Welche wissenschaftliche Methode liegt dem Seminar zugrunde?
Die Arbeit stützt sich auf das didaktische Handlungskonzept der Themenzentrierten Interaktion (TZI), welche die Balance zwischen Individuum, Gruppe, Thema und Umfeld in den Mittelpunkt stellt.
Was wird im Hauptteil des Dokuments behandelt?
Im Hauptteil wird ein detaillierter Fünf-Tage-Plan präsentiert, der jeden Tag mit spezifischen Zielen, Inhalten und Methoden sowie deren pädagogischer Begründung darstellt.
Welche Schlüsselwörter charakterisieren das Werk?
Die Arbeit lässt sich am besten mit Begriffen wie TZI, Selbstannahme, Körperbild, Empowerment und Seminardesign beschreiben.

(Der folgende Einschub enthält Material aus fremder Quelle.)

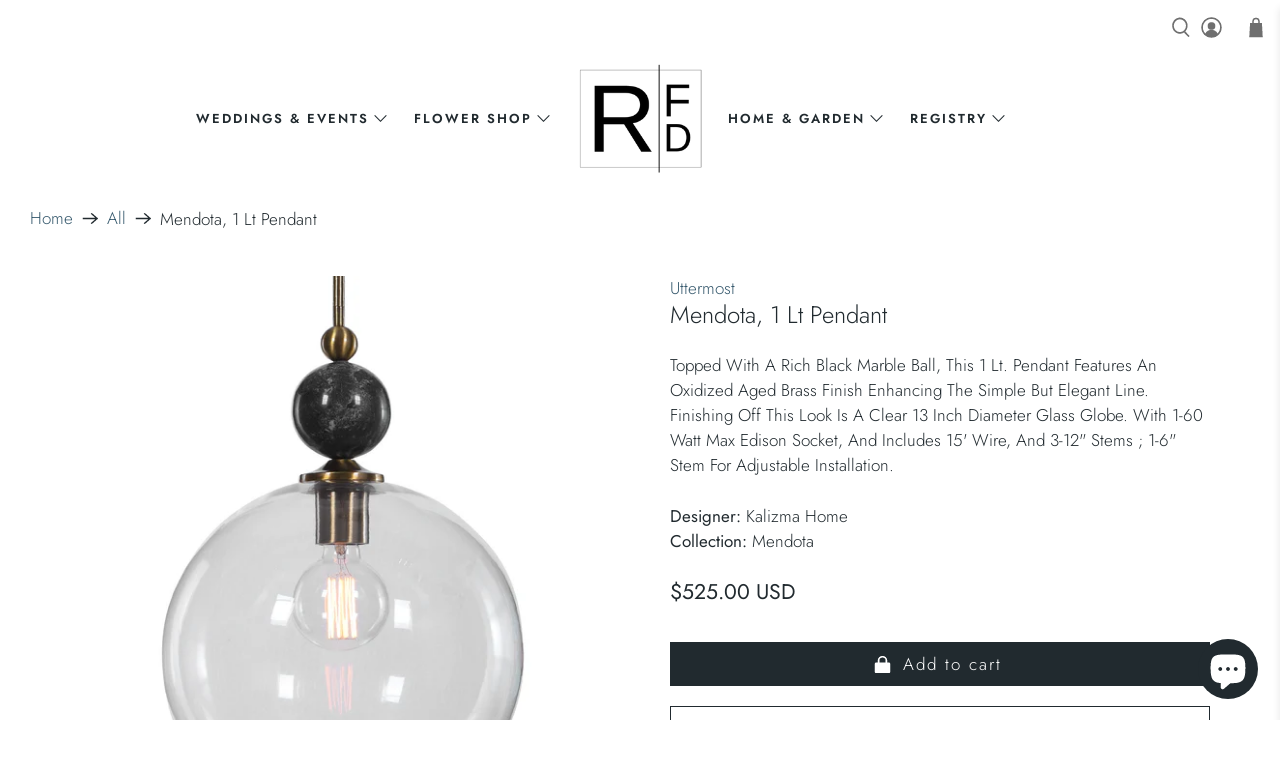

--- FILE ---
content_type: text/javascript
request_url: https://rfdny.com/cdn/shop/t/43/assets/product_form_dt.js?v=135550340254284604681715344222
body_size: -539
content:
var a=document.getElementById("container_ubication");a.addEventListener("click",changeText);function changeText(){document.getElementById("container_ubication_hidden").style.display==="none"?document.getElementById("container_ubication_hidden").style.display="block":document.getElementById("container_ubication_hidden").style.display==="block"&&(document.getElementById("container_ubication_hidden").style.display="none")}
//# sourceMappingURL=/cdn/shop/t/43/assets/product_form_dt.js.map?v=135550340254284604681715344222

Welche Rolle spielt das "Seminar-Tagebuch" in der Konzeption?
Das Tagebuch dient als kontinuierliches Begleitinstrument, damit die Teilnehmerinnen ihre Gefühle, Fortschritte und Erkenntnisse reflektieren und den Transfer des Gelernten in ihren Alltag unterstützen können.
Warum wird das "Eisbergmodell" im ersten Kapitel erwähnt?
Das Modell veranschaulicht, dass neben der sachlichen Ebene auch psychosoziale Faktoren wie Ängste und Wünsche die Interaktion in der Gruppe maßgeblich beeinflussen und daher explizit beachtet werden müssen.
Wie wird mit der "Störung" im TZI-Kontext umgegangen?
In der TZI haben Störungen immer Vorrang; sie werden als wichtige Hinweise auf ungelöste Themen oder Bedürfnisse gesehen, die bearbeitet werden müssen, bevor die Gruppe effektiv weiterarbeiten kann.